How then do we become or remain prophetic leaders of the Catholic health ministry if doing so means we must face adversity, rejection, and failure?

A Passionate Love Jesus' rejection in Nazareth is only one instance of the opposition to his teaching, which begins early in each of the Gospels. By the time of the Nazareth incident, his friends' hope that his teaching will meet widespread acceptance has faded. To the contrary, Jesus has met increasing opposition from Israel's religious and social leaders, who have sent a constant parade of scribes, elders, and Pharisees to speak against him. Jesus thus becomes even more the prophet, and, as prophets before him had done, he proceeds to Jerusalem to confront those who have perverted the covenant relationships.
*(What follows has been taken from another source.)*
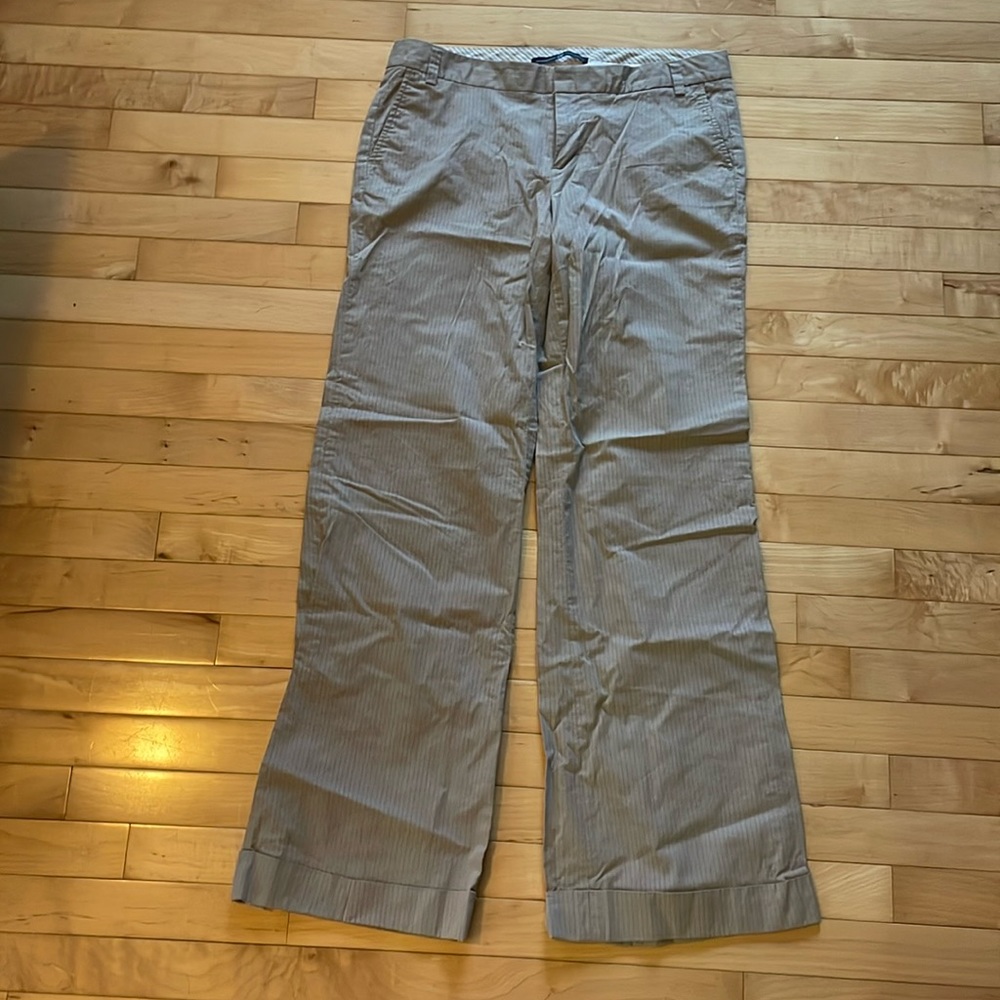 Gap size 10 long pinstripe Pants tan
This passionate determination is the work of the spirit of Yahweh the vindicator, the prophetic spirit of Isaiah, Jeremiah, Micah, and all the prophets of the covenant. This spirit, which combines passion, strength, and wisdom, provides Jesus with the endurance he needs to face adversity and suffer persecution, while remaining faithful to the end. This missioning spirit breaks through locked doors and failed hearts on Pentecost and recommissions the followers of Jesus to cast aside fear and disillusionment and put on a boldness that otherwise would have been beyond them. This boldness is the work of a spirit that Jesus had called "The Advocate, the holy spirit that the Father will send in my name — he will teach you everything and remind you of all that I told you" (Jn 14:26).

For those who work in prophetic ministry, the spirit is the same power that calls us to love the Lord God and to preach God's reign. The spirit that makes the healing good news possible in our mouths is that of Jesus of Galilee. However, it is the spirit of the Jesus of Jerusalem that sharpens our tongues so that we can issue prophetic challenges to those who forget what the reign of God is meant to be. It makes us advocates for those for whom the good news comes. It makes us passionate about God's poor. And it makes us determined to see high-quality health care for all, beginning with the least among us.

A Passion-Deepened Commitment
So where do we go from here? How does one take this message and make it one's own? In brief, I suggest that, to become truly part of the Catholic health ministry, you must make advocacy an integral part of your job description, root yourself in the daily life of those who are poor, pray to see the holy in yourself and those around you, and beg for a passion-deepened commitment to prophetic ministry.